Part 1 – This Skinny Woman Is EVIL I HATE her!
At most I will leave the name of the city anonymous.
I'm some fat woman trying not to hide from the world and validate myself without looking presumptuous or stupid.
I know people are not perfect, in fact, humans are, well, for a lack of a better term, depending on whom you've encountered in life , either angels, though very FEW, OR a PIECE OF HUMAN WASTE OF CREATION!
However when you've made rapport with a person who later treats you like shit and never gave a fuck about it when you've called the person out on it, and then it took on a paranormal twist to things.
Yeah, a paranormal twist.
I joined a burlesque troupe from a class I took a long time ago.

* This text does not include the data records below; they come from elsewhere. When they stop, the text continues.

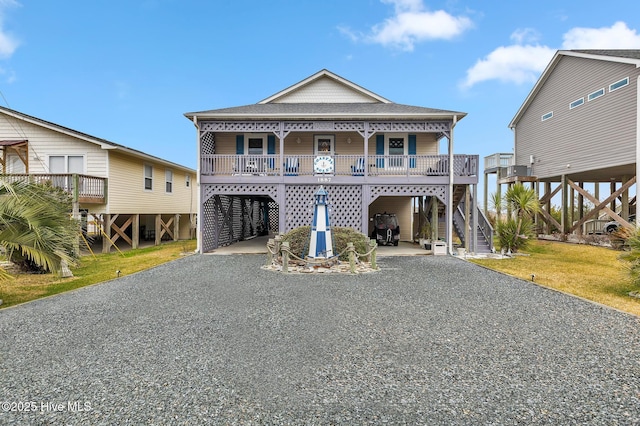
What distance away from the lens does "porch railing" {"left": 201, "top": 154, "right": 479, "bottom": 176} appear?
14219 millimetres

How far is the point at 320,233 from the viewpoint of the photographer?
10.6m

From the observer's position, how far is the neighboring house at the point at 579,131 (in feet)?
47.7

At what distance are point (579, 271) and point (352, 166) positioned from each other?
9.00 meters

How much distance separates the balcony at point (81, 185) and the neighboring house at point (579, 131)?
23.2 meters

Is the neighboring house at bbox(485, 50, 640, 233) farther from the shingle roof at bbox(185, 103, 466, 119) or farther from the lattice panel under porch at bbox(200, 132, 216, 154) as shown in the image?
the lattice panel under porch at bbox(200, 132, 216, 154)

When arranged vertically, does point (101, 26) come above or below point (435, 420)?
above

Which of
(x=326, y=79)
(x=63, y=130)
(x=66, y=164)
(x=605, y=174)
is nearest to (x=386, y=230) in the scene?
(x=326, y=79)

When I took the class, I was curious anyway even though my personal self esteem was challenging all by itself.
I became acquainted with the head person there, I think we clicked , though in hindsight I did not have the knowledge then as I do now when people hide behind their characters but don't keep the reality guard close by.

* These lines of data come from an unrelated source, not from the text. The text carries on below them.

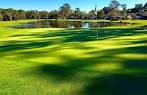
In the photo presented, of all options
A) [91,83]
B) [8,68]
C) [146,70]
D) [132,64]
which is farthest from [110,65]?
[8,68]

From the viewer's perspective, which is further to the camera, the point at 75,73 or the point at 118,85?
the point at 75,73

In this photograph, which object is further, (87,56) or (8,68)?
(87,56)

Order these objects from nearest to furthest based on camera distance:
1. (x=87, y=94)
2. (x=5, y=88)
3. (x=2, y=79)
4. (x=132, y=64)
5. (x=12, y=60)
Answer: (x=87, y=94)
(x=5, y=88)
(x=2, y=79)
(x=132, y=64)
(x=12, y=60)

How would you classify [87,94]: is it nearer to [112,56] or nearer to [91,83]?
[91,83]

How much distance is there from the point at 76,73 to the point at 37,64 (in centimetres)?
282

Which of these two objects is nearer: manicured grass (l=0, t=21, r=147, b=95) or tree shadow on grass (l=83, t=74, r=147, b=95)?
tree shadow on grass (l=83, t=74, r=147, b=95)

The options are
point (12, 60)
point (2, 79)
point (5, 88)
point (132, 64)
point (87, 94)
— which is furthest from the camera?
point (12, 60)

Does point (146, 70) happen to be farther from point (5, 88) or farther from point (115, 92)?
point (5, 88)

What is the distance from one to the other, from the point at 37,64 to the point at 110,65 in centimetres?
350

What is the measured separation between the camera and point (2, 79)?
36.3 feet

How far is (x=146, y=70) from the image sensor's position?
1152cm

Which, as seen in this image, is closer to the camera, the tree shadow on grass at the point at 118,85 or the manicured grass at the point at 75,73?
the tree shadow on grass at the point at 118,85

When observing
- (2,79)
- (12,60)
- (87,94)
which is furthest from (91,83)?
(12,60)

I don't know what people go through in life, they don't tell me, I don't ask.
So I enjoyed going to rehearsals on time, making up my routines and costuming and the performing.
I never felt SO fucking sexy, IDK why that is, but I let the wild woman out of me.

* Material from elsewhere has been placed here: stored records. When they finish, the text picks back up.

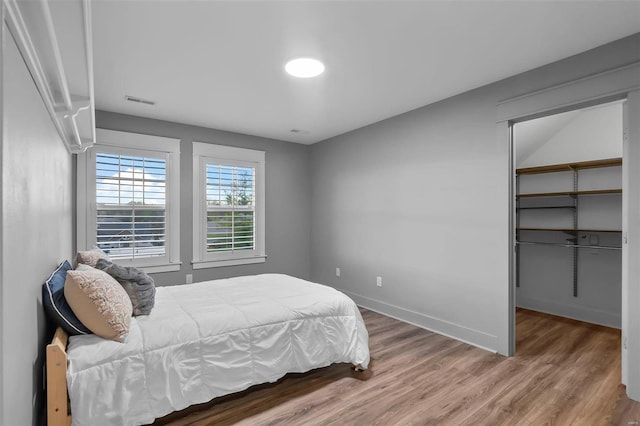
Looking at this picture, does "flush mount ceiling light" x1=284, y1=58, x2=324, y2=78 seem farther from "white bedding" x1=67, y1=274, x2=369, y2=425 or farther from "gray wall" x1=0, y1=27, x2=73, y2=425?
"white bedding" x1=67, y1=274, x2=369, y2=425

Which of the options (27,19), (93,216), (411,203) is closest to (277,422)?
(27,19)

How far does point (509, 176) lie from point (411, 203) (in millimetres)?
1129

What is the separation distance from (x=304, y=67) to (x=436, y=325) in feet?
9.61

From the crowd's response, I was not a bad performer for doing this once a month.
The only excitement was trying to wait two extra hours to sleep after the show was done and to do it all over again.
For the most part many of the people I met in the troupe were kind and laid back and the respect was mutual.
I actually hated when the emcee gave away my surprise in one of my routines, I wanted to fucking SLAP the shit out of him, I did make my irritation, known , though.